La publicité sur internet. Un mal pour un bien.

Les internautes sont très nombreux à utiliser des logiciels antipub, ou adsblockers. Mais quel est le coût de la surpression de la publicité ?

Le nombre d’internautes déclarants utiliser un adblocker est de 25%. Ces logiciels  anti-publicité permettent d’empêcher ces dernières de s’afficher sur vos écrans. Ils empêchent, dans les faits, certaines publicités sur internet mais pas forcément toutes. En effet, certains de ces logiciels ont passé des accords avec des sociétés de publicité.

L’argument premier était que la publicité sur internet était devenue invasive, pleine de Pop Up et que des fenêtres s’ouvraient sans notre volonté. Par la suite, l’internaute est devenu anti pub par principe. Pour autant, les médias proposant des services payants n’ont pas explosé. Au contraire, les internautes sont devenus adeptes du tout gratuit, notamment dans les médias et la communication. Et c’est maintenant tout un secteur qui est obligé de se réinventer. Et il le fait, car la gratuité à un prix. Certains navigateurs proposent même ces logiciels, par défaut.
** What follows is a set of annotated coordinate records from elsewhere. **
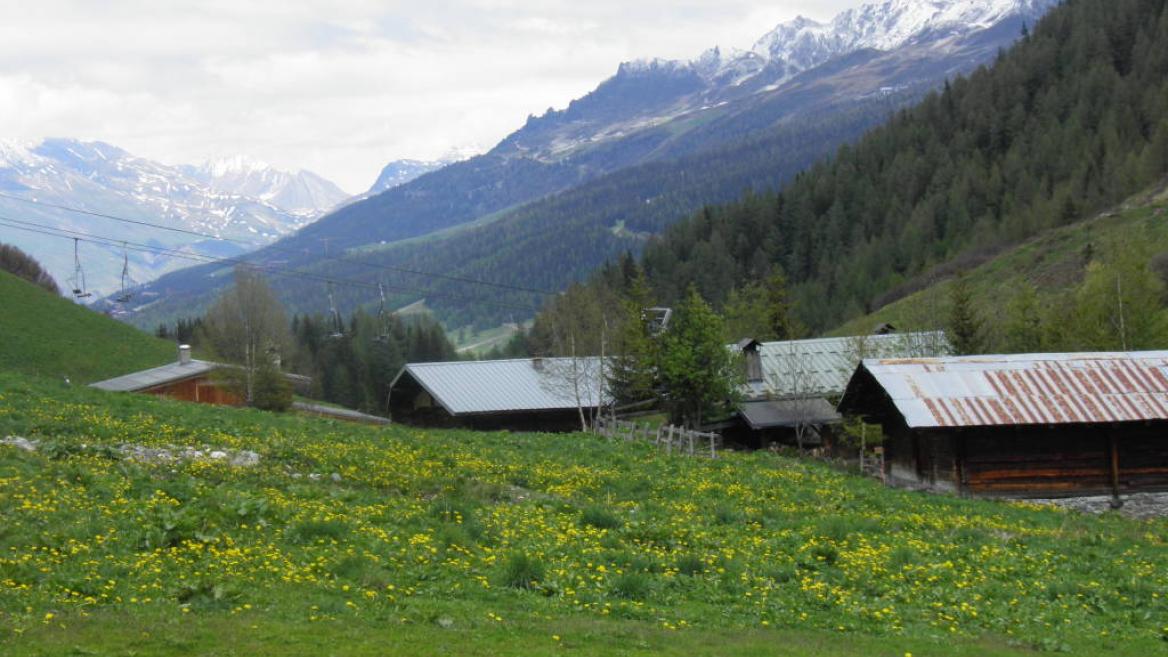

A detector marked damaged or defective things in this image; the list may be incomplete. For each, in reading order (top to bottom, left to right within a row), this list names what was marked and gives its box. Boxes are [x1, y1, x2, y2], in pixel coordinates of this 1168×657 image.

rusty corrugated roof [848, 352, 1168, 428]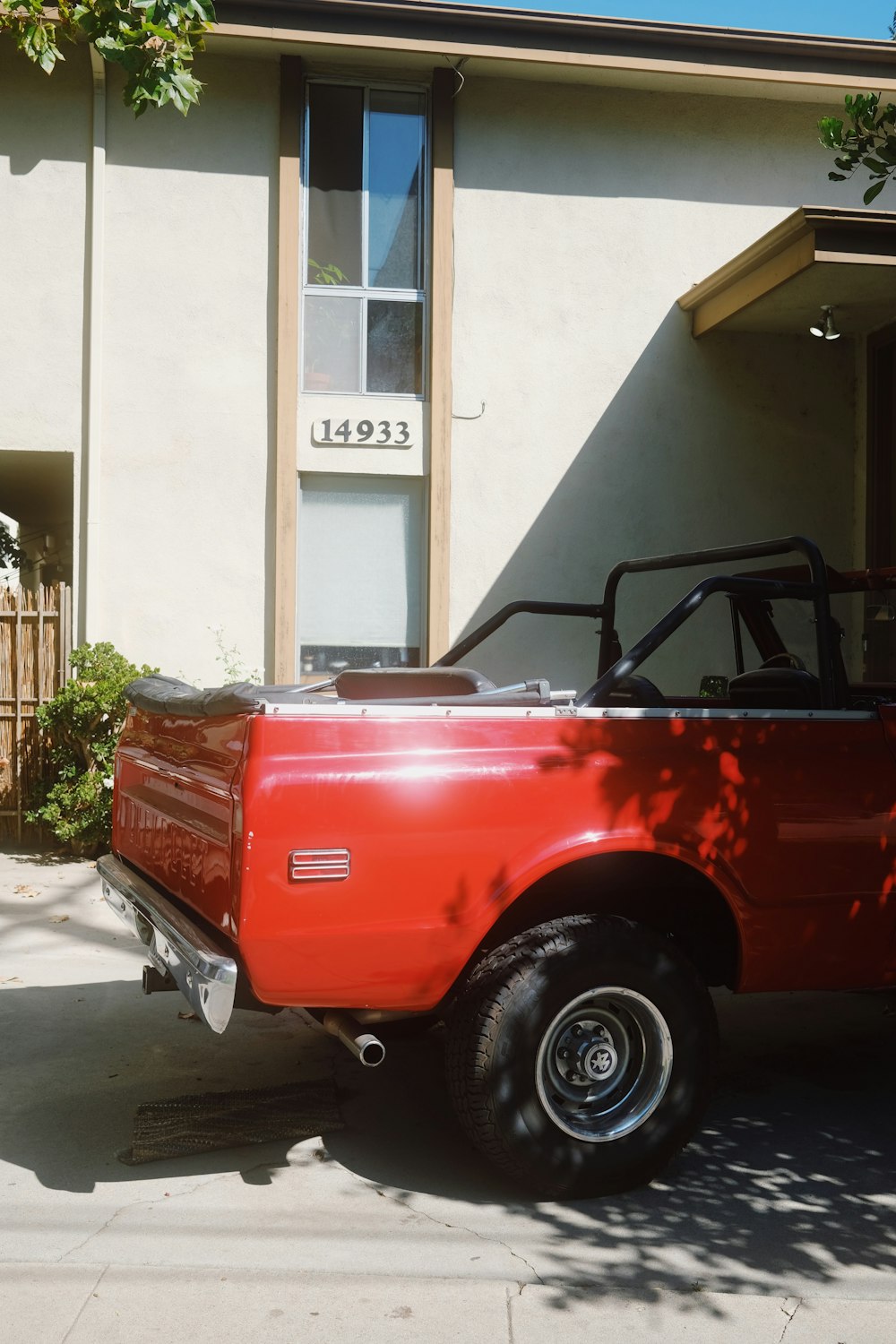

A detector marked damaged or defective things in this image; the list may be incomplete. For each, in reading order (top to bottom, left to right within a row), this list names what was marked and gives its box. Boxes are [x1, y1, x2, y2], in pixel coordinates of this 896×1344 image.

crack in concrete [354, 1177, 542, 1290]
crack in concrete [58, 1258, 108, 1344]
crack in concrete [779, 1290, 800, 1344]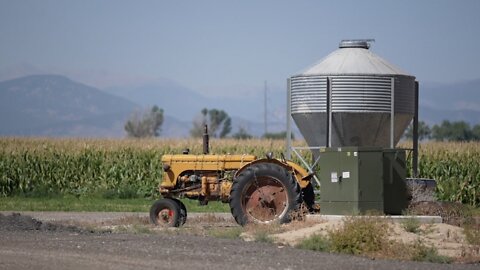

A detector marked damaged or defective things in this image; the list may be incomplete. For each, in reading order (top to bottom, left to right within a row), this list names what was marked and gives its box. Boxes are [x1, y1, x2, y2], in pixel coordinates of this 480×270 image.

rusty metal part [242, 176, 286, 223]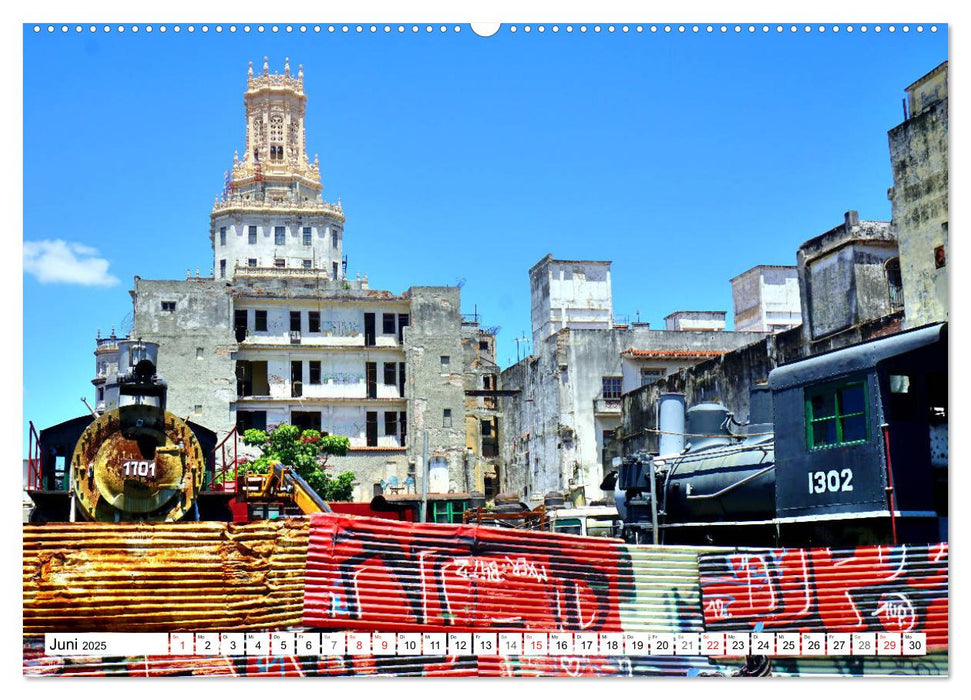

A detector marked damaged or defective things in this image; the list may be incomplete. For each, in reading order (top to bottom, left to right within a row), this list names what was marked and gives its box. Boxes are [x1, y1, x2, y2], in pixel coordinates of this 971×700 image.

rusty corrugated metal [22, 516, 310, 632]
rusty corrugated metal [700, 540, 948, 652]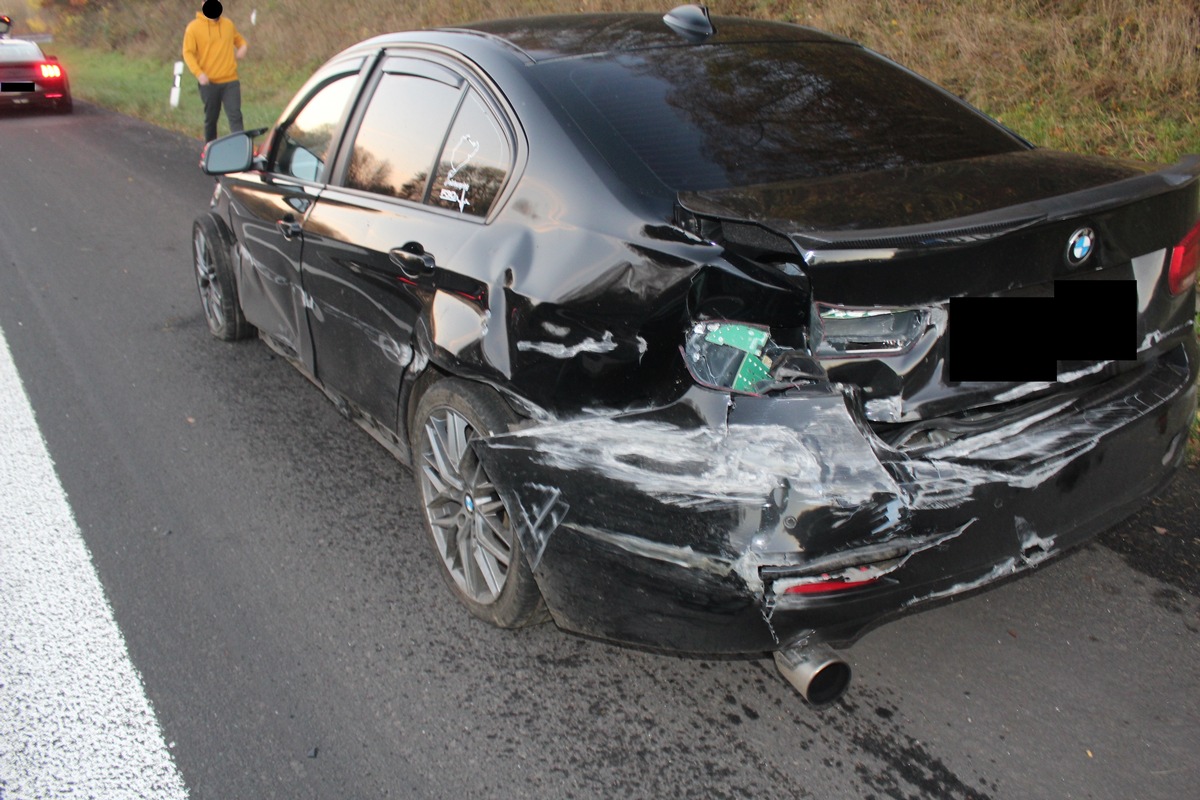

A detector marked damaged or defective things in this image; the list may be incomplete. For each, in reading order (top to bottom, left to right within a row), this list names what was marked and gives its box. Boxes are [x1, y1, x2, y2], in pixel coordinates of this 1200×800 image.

damaged black bmw [195, 7, 1200, 708]
cracked tail light [1168, 220, 1200, 296]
La publicité sur internet s’est transformée et cachée

Si certains médias comme les GAFA s’en sortent (Facebook et Google notamment), ce n’est plus le cas des plus petitsmarketing web médias. Certains journaux ont décidé de repasser au payant avec plus ou moins de succès, comme Libération, quand d’autres PurePlayers ont décidé de ne proposer leur contenu qu’aux abonnés comme Médiapart. Mais pour le moment, les médias qui s’en sortent sont surtout des médias politiques et économiques, à forte valeur ajoutée immédiate. Qu’en est-il des médias plus généralistes comme dans le loisir, la famille,… ?

L’affiliation ou l’article sponsorisé

Le nouveau système de rémunération, de certains webzines, est passé sur un autre système. L’idée est de cacher la publicité dans le contenu. Pour cela, il, existe plusieurs possibilités. La première consiste à proposer à un client de parler de son produit, dans un article plus généraliste ou technique, en le mettant en valeur. On parle d’article sponsorisé.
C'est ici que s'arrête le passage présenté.